Aim: Rename "wooden privacy fence" to "timber boundary fence" throughout the entries below, and reproduce them with everything else unchanged. Omit the pictures from your answer.

Spatial data with pictures:
[BEGIN]

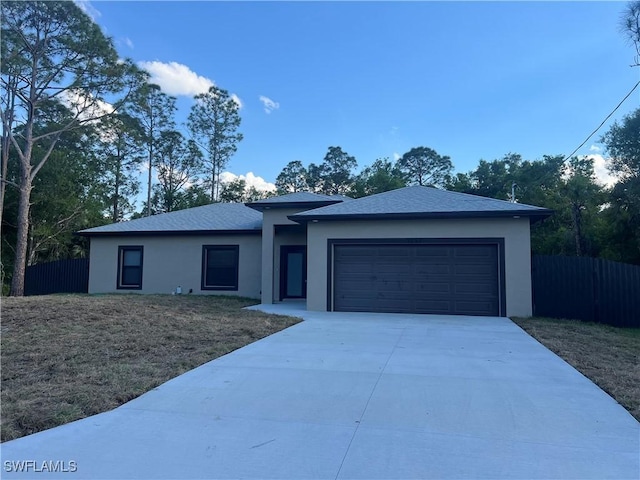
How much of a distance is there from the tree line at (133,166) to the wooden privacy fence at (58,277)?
110 centimetres

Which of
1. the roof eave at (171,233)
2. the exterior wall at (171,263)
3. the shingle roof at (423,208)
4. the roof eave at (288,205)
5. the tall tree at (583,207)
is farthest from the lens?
the tall tree at (583,207)

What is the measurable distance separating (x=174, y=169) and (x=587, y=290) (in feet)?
106

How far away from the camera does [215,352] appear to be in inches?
265

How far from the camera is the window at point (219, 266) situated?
16391 millimetres

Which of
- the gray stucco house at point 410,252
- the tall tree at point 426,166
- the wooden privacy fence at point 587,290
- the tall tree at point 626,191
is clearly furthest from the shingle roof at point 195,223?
the tall tree at point 426,166

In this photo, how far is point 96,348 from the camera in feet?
22.2

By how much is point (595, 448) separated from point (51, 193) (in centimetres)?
2731

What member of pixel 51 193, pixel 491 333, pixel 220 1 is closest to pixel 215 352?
pixel 491 333

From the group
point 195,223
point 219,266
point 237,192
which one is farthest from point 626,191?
point 237,192

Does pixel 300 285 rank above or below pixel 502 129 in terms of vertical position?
below

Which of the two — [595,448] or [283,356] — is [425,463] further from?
[283,356]

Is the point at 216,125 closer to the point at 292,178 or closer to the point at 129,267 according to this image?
the point at 292,178

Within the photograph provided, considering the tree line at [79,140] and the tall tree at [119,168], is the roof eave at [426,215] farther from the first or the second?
the tall tree at [119,168]

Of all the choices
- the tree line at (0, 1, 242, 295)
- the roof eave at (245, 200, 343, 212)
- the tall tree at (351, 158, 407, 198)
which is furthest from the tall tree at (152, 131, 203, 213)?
the roof eave at (245, 200, 343, 212)
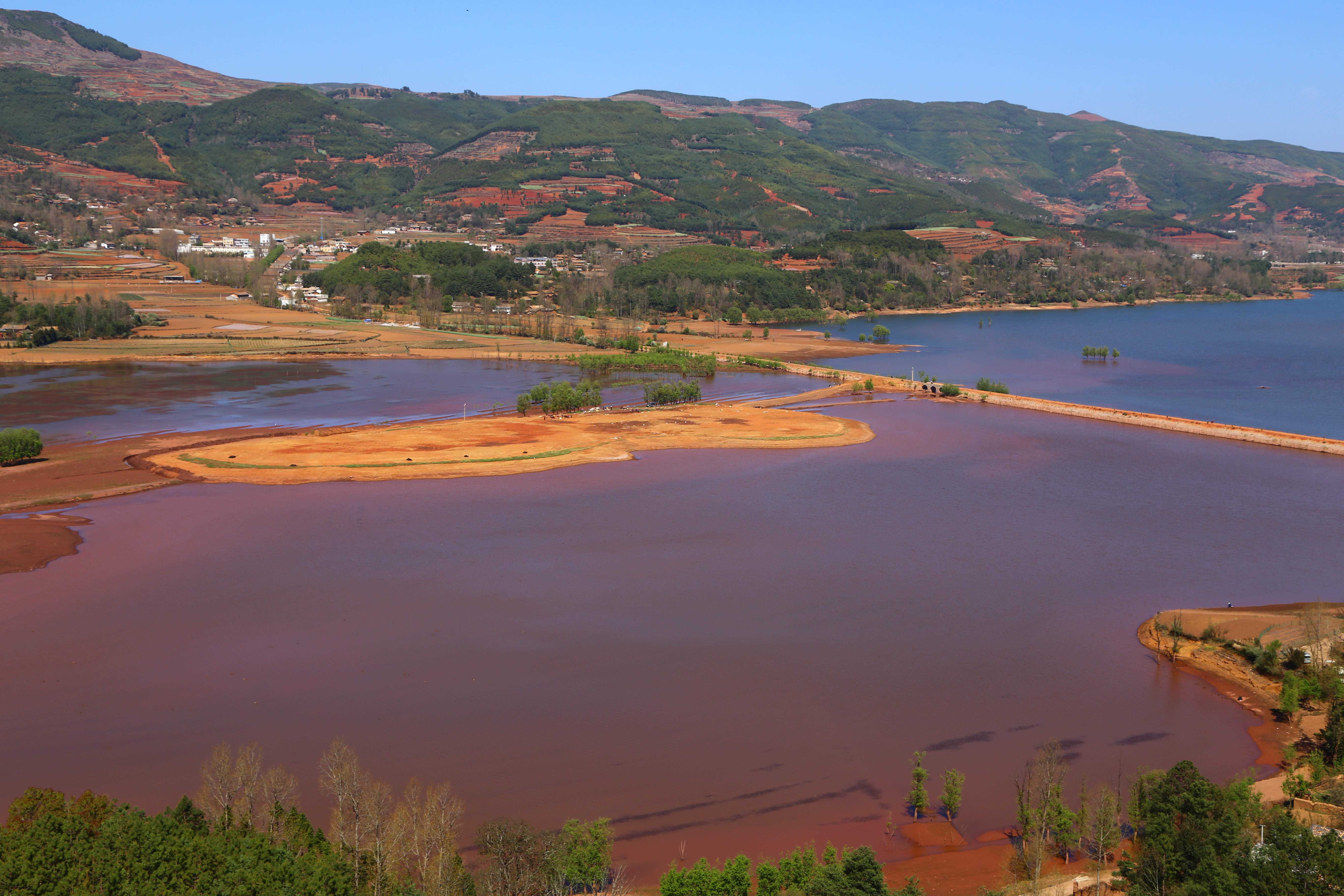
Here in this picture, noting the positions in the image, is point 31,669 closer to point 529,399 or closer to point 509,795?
point 509,795

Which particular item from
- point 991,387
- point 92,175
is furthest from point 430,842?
point 92,175

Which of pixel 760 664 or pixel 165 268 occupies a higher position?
pixel 165 268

[END]

Output:
How much of a distance is there from the tree line at (133,166) to the timber boundary fence at (58,277)?
110 centimetres

Which of
1. the roof eave at (171,233)
2. the exterior wall at (171,263)
3. the shingle roof at (423,208)
4. the roof eave at (288,205)
5. the tall tree at (583,207)
is farthest from the lens?
the tall tree at (583,207)

What is the measurable distance separating (x=174, y=169) and (x=587, y=290) (in feet)?
106

How far away from the camera does [215,352] appear to be in inches?
265

How far from the camera is the window at point (219, 266) situated?
16391 millimetres

Which of
- the gray stucco house at point 410,252
- the tall tree at point 426,166
- the timber boundary fence at point 587,290
- the tall tree at point 626,191
is clearly furthest from the shingle roof at point 195,223?
the tall tree at point 426,166

In this photo, how far is point 96,348 from the camera in feet?
22.2

By how much is point (595, 448) separated from point (51, 193) (in centimetres)?
2731

What member of pixel 51 193, pixel 491 333, pixel 220 1 is closest to pixel 215 352?
pixel 491 333

From the group
point 195,223
point 219,266
point 237,192
which one is farthest from point 626,191?
point 237,192

Does pixel 300 285 rank above or below pixel 502 129 in terms of vertical position?
below

Which of the two — [595,448] or [283,356] — is [425,463] further from?
[283,356]

Is the point at 216,125 closer to the point at 292,178 or closer to the point at 129,267 according to this image?
the point at 292,178

Within the photograph provided, considering the tree line at [79,140] and the tall tree at [119,168], is the roof eave at [426,215] farther from the first or the second?
the tall tree at [119,168]

Of all the choices
- the tree line at (0, 1, 242, 295)
- the roof eave at (245, 200, 343, 212)
- the tall tree at (351, 158, 407, 198)
which is furthest from the tall tree at (152, 131, 203, 213)?
the roof eave at (245, 200, 343, 212)
Here in this picture, noting the positions in the image, is point 31,669 closer to point 529,399 or closer to point 509,795?
point 509,795

Which particular item from
- point 991,387
- point 92,175
is furthest from point 430,842?
point 92,175

Which of pixel 760 664 or pixel 165 268 occupies a higher position?
pixel 165 268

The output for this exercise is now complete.